Home for the Holidays

by rockykelboa



Category: Dragon Ball
Genre: Alternate Universe - Human, Christmas, Christmas Fluff, Closeted Character, Fluff and Angst, M/M, Returning Home, Strangers, Thanksgiving, Travel
Language: English
Status: In-Progress
Published: 2020-11-29
Updated: 2020-12-16
Packaged: 2021-03-10 05:20:39
Rating: Not Rated
Warnings: No Archive Warnings Apply
Chapters: 3
Words: 2,233
Publisher: archiveofourown.org
Story URL: https://archiveofourown.org/works/27768940
Author URL: https://archiveofourown.org/users/rockykelboa/pseuds/rockykelboa
Summary: My first Kakavege thingy, written for Dungeon Drabble Night. Kind of inspired by Trains, Planes & Automobiles and 36 hours I spent stuck at JFK over the holidays a few years ago. Might add some more later!Prompts were: autumn, harvest, tradition, get-together, feast, and carve.
Relationships: Son Goku/Vegeta (Dragon Ball)
Comments: 10
Kudos: 27
Collections: Dungeon Drabble Night





	1. Consolation

Vegeta stared out the little porthole onto the tarmac, watching a plane crawl slowly up to the next gate. A patchwork of snow still glittered between the lanes of the runways, but the weather had, for the most part, returned to normal. He folded a thin autumn jacket and tucked it neatly beneath the seat. 

So far so good. With any luck, three hours from now, he’d be hailing a cab. He’d spend the ride trying to tune out the chatter of an overly-friendly driver, trying to check his anxiety as the city lights receded behind them, and the orange glow of a harvest moon lifted at the barren horizon. The only thing worse than cross-country travel on the busiest day of the year was the destination. Fuck, he hated going home.

Every year was the same tradition—the same food, the same conversations, the same accruing sense of failure. No change in his job title meant he lacked drive, that he needed to buckle down. While a promotion meant he was working too hard when he should be focused on starting a family. Every year, he was reminded that his father had built two separate ventures from scratch, bought a house, got married and had two kids before thirty. 

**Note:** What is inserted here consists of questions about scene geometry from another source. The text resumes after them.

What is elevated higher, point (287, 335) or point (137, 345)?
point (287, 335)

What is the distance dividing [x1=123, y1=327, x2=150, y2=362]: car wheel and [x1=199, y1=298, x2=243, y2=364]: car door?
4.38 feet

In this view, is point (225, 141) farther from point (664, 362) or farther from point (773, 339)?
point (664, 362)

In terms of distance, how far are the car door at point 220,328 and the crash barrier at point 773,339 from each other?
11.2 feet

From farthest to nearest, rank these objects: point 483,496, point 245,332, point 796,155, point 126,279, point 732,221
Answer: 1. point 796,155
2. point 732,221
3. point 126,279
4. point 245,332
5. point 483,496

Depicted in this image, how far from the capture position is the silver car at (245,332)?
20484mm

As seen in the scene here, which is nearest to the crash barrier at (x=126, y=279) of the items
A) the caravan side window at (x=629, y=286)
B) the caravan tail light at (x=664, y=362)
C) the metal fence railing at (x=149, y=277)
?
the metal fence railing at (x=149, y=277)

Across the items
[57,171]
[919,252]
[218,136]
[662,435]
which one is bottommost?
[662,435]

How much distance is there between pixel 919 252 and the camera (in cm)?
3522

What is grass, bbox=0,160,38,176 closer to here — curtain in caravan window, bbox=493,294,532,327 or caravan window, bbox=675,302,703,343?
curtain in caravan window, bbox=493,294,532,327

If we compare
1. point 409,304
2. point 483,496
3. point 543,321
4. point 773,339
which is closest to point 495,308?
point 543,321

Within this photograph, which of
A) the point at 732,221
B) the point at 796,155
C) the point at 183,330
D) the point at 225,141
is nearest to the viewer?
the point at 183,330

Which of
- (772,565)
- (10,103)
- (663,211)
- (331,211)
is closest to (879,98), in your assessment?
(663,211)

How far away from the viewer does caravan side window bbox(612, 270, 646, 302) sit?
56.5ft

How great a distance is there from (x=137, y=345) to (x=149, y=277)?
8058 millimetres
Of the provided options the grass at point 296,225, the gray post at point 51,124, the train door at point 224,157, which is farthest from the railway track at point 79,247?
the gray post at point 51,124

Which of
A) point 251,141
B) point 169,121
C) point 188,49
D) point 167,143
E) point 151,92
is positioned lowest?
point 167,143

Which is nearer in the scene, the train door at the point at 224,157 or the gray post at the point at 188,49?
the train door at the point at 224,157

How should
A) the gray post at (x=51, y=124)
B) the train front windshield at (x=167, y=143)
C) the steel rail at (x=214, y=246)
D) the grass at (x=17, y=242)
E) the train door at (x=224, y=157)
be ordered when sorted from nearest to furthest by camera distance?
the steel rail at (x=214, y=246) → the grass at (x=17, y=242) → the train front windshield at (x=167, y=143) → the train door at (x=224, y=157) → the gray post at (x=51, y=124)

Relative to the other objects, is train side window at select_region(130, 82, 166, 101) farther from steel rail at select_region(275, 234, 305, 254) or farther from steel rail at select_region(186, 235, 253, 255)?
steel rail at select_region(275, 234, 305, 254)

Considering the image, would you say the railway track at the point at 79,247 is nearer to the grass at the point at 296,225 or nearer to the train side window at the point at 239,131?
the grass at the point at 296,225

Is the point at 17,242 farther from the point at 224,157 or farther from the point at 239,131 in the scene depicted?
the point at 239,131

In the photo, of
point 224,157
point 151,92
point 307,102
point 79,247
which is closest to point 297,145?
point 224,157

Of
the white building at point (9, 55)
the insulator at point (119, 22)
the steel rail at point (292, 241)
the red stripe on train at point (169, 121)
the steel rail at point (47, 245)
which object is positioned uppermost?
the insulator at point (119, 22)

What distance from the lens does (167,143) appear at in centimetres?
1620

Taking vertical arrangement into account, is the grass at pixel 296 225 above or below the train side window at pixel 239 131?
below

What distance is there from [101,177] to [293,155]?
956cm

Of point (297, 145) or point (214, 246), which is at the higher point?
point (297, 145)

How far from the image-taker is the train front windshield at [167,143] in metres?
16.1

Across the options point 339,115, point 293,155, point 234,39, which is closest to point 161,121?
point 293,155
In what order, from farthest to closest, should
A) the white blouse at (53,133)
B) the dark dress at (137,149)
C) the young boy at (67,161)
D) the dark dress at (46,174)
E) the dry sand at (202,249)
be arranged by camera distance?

Vegeta was now thirty-two. His one-bedroom apartment in New York City had the same square footage as his childhood bedroom, and on the marriage front… 

“Hey! Small world,” a bright, recognizable voice pulled him from his thoughts. Vegeta cringed as he looked up at the human disaster that he’d had the misfortune of following through security. 

The moron broke every rule of travel, enforceable and courteous alike. His carry on luggage was ripping at the seams, overstuffed with full-sized toiletries and half-drunk sodas that had to be tossed. His PS4 Pro took an eternity to unearth from beneath his laundry and a Costco-level feast of chips and candy. Big Destiny raid, he’d explained, sheepishly rubbing the back of his nappy hair instead of unlacing his sneakers. The flight was boarding by the time they’d cleared the scanners. 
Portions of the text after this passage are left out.